At the time of the plant sale Allied had in force its Salaried Employees Salary Continuation Plan. This plan provided that benefits would extend in the case of involuntary termination, but that the benefits would "not apply to the sale of a facility ... unless such sale materially reduces affected employee's compensation or benefit programs, with the successor employer." When Allied sold the plant, each of the plaintiffs was offered and accepted employment with Armco at the same rate of pay. They were eligible for benefits on the same basis as other Armco employees, and, for benefit purposes, each received length of service credit with Armco for his time with Allied. Plaintiffs retained as a minimum their pension entitlement under Allied, but also remained eligible for additional benefits under the Armco plan. Plaintiffs were also eligible to participate in a wide range of benefits with Armco--a pension plan, a thrift plan, medical and disability plans, etc.
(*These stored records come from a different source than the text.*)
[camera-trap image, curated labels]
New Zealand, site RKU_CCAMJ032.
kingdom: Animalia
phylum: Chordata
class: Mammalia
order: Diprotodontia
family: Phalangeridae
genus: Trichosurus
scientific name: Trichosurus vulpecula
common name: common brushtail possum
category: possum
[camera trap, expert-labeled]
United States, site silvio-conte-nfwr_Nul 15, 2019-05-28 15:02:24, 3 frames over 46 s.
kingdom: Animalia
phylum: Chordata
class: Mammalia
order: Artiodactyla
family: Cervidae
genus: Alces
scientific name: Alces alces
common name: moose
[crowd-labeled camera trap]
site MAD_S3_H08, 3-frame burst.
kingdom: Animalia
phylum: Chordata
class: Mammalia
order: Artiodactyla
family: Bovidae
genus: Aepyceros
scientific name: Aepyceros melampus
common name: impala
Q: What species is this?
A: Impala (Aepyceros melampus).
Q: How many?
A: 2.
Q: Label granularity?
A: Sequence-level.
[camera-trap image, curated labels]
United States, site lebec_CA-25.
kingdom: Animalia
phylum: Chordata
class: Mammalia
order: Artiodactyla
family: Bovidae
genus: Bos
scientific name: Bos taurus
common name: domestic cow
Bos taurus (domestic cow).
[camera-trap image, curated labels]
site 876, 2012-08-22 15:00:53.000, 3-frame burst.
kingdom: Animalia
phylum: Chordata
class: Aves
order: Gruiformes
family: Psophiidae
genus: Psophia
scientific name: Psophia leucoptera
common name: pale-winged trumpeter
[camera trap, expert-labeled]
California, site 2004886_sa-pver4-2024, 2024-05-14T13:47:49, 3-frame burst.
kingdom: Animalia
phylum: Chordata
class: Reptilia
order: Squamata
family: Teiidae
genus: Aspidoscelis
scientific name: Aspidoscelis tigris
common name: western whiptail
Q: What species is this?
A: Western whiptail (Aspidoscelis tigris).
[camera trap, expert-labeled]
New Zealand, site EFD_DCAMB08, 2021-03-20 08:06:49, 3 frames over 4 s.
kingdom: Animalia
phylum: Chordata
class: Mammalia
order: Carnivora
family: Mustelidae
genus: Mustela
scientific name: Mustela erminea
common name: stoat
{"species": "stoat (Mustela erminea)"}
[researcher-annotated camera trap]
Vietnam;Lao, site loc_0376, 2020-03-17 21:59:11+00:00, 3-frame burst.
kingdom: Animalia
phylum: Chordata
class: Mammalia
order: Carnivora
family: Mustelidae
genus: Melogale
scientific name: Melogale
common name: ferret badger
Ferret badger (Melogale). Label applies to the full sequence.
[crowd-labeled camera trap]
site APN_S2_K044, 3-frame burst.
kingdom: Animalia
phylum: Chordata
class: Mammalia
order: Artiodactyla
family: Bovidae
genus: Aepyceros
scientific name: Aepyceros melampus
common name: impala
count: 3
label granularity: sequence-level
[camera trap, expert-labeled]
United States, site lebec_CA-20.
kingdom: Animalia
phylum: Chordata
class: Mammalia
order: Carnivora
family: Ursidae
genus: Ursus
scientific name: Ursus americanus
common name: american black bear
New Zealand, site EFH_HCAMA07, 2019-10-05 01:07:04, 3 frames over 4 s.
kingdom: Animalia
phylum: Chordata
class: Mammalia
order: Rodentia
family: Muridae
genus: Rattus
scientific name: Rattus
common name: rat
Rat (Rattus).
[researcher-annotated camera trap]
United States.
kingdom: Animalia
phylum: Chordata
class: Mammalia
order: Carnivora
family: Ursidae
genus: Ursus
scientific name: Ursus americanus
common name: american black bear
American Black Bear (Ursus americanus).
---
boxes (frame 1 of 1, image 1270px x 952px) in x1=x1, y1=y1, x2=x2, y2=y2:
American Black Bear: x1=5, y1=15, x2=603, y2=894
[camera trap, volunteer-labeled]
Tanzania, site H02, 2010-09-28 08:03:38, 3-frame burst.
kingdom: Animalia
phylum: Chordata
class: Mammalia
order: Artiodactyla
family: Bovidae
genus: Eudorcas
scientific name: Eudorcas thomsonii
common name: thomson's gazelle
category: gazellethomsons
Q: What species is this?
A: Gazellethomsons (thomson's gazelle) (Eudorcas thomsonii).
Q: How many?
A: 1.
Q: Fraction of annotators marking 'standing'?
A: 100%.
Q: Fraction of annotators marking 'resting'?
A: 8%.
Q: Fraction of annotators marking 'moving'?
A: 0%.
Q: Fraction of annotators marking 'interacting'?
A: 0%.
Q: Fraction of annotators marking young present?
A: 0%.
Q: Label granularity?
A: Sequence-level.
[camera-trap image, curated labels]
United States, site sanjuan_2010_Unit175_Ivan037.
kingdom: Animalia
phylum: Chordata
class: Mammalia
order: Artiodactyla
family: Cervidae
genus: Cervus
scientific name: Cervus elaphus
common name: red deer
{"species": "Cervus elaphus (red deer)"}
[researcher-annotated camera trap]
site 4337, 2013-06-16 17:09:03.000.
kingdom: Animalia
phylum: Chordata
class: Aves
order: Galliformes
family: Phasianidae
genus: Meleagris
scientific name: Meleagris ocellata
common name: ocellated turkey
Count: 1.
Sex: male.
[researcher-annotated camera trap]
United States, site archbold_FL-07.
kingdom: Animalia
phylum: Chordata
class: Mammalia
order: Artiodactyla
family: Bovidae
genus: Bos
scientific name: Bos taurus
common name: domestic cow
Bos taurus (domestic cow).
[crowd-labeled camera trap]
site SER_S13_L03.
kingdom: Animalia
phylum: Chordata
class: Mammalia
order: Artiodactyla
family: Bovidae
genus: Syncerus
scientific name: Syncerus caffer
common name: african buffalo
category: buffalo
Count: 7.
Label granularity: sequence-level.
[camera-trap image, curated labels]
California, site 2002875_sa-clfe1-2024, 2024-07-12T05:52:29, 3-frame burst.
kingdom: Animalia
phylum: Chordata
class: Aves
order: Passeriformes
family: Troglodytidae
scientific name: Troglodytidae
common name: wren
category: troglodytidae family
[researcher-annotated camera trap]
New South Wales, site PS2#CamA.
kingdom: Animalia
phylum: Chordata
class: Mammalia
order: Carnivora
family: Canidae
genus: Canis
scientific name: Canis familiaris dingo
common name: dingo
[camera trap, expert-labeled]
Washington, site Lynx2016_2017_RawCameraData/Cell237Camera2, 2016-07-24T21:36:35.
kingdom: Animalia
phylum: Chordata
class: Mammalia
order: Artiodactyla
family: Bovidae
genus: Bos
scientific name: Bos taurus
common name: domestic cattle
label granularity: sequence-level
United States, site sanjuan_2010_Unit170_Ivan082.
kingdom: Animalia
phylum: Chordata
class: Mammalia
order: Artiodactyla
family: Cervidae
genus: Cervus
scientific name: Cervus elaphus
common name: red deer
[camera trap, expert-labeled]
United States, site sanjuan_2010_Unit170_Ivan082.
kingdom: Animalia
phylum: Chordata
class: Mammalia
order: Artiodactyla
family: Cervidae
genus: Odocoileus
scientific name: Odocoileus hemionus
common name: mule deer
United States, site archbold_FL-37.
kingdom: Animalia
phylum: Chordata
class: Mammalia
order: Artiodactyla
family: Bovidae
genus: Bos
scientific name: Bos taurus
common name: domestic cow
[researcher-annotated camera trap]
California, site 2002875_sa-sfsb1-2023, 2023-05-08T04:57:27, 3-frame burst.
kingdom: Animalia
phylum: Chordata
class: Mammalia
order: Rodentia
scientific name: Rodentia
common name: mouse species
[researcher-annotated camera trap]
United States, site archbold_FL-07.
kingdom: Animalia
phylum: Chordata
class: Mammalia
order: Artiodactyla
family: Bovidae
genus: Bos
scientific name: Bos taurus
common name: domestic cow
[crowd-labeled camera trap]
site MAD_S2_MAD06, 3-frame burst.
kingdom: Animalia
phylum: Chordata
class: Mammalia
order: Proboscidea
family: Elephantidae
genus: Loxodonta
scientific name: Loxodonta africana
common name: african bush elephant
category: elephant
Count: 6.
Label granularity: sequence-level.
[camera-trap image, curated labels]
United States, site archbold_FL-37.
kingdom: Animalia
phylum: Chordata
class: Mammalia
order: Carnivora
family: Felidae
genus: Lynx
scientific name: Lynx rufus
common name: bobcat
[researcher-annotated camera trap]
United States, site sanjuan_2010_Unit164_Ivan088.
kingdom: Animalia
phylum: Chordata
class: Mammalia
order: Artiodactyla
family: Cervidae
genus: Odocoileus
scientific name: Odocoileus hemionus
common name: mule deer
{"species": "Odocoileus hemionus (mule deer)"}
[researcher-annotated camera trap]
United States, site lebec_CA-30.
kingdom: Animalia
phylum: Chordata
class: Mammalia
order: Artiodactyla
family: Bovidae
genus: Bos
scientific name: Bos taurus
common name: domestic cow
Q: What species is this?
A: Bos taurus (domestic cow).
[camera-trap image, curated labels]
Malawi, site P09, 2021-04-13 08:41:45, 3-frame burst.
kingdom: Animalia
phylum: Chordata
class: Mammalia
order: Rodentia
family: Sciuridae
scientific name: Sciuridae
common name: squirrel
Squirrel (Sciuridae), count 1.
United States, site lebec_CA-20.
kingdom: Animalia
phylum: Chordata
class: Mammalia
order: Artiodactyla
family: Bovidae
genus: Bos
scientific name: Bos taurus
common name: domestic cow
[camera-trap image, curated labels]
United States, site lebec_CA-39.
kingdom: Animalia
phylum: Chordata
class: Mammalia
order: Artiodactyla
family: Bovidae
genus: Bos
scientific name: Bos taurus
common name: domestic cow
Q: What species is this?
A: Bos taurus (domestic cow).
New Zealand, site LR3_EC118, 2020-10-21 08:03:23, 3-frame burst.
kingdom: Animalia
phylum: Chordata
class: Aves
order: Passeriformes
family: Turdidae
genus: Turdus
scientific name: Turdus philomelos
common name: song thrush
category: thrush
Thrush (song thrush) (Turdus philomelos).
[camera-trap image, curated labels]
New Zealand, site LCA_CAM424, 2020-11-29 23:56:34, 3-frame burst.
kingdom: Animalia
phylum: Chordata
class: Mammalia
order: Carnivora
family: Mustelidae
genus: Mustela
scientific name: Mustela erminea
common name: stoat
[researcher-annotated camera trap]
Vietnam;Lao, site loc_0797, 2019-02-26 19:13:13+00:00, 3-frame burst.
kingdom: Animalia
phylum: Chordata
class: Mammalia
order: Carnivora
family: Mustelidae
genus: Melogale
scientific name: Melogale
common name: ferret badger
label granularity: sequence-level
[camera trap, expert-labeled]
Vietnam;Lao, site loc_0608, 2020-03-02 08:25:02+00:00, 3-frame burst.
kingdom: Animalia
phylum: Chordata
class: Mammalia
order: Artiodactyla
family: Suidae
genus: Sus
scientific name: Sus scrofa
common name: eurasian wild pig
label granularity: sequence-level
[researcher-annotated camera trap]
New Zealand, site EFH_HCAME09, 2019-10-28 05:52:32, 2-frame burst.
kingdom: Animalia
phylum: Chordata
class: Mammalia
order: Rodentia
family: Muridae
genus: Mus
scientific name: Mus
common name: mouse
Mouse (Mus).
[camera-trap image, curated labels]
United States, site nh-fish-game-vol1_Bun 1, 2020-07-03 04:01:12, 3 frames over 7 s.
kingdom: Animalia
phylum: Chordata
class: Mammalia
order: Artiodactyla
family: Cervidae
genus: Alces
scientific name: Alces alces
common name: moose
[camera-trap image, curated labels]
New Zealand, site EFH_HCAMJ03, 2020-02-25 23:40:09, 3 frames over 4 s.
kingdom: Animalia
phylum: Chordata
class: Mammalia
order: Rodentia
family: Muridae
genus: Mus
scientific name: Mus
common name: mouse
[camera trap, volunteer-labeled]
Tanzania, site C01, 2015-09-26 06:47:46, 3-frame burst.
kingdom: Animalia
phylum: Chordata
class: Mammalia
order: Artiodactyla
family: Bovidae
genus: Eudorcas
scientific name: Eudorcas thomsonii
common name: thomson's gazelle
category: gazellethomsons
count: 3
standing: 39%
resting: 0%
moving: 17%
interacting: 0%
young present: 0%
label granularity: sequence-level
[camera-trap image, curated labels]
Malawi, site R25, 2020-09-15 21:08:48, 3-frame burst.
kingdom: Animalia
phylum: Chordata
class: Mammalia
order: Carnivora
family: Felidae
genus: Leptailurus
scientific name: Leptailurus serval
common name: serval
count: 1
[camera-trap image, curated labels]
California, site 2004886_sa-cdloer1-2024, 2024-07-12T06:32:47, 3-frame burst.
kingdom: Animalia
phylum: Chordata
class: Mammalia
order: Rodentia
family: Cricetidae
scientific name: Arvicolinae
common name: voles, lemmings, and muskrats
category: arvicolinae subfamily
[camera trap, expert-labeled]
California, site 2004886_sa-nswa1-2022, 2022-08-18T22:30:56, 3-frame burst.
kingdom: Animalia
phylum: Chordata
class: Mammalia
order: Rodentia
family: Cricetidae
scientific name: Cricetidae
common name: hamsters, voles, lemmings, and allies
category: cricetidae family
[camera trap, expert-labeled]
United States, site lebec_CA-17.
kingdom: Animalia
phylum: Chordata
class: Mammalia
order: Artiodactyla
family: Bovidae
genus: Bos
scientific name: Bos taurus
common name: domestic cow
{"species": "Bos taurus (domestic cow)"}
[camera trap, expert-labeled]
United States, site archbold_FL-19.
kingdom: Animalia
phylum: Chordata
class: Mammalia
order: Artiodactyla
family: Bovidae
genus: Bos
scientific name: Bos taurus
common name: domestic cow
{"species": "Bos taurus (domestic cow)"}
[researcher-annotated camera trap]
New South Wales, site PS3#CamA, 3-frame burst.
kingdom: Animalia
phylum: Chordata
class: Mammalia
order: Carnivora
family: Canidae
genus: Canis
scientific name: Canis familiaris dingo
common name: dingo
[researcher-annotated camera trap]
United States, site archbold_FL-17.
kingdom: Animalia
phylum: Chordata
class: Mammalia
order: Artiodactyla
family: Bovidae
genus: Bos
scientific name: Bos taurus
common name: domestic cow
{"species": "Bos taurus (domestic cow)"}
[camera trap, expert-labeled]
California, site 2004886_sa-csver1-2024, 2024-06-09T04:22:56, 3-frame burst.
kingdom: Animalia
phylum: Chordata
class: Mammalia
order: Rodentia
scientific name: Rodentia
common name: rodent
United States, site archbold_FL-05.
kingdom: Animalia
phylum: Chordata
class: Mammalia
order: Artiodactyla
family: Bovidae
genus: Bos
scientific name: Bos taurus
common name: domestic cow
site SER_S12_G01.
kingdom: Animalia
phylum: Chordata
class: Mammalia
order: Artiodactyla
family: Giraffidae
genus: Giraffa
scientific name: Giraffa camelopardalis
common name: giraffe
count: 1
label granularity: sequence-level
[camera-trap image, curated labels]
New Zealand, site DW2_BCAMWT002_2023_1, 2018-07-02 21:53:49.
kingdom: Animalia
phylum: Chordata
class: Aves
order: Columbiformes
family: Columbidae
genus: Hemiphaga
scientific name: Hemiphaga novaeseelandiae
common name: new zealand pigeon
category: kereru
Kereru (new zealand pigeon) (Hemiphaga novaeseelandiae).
Allied thus concluded that the sale did not "materially reduce" the plaintiffs' compensation or benefit programs and did not pay severance benefits.

3

Under the Employee Retirement Income Security Act, 29 U.S.C. Sec. 1001, et seq., the decisions of pension administrators affecting "employee welfare benefit plan[s]" must be upheld unless they are "arbitrary and capricious." See Pierce v. NCEA-IBEW Welfare Trust Fund, 488 F.Supp. 589, 564 (E.D.Tenn.1978), aff'd, 620 F.2d 589 (6th Cir.1980). As the magistrate explained in detail in his report, Allied administered its program in a "rational and reasonable manner, in good faith, within the discretion of the administrators and in accordance with the plain wording of the documents governing the plan." In view of the similarity of the plaintiffs' benefits packages before and after the plant sale, we must agree.

4

Plaintiffs contend that Allied acted inconsistently by making a severance payment to James Turner but refusing to do the same for them. Contrary to their argument, Turner did not receive a severance payment, but merely a settlement in a law suit. As Allied properly points out, this settlement does not raise an issue of fact. Allied denied severance payment to Turner just as it had to plaintiffs; his treatment was thus the same as the others. That Allied opted for settlement of Turner's claim is irrelevant--the settlement could have been based on any of a number of reasons having no bearing on the plan's interpretation.

5

We adopt the opinion of the magistrate and affirm the district court.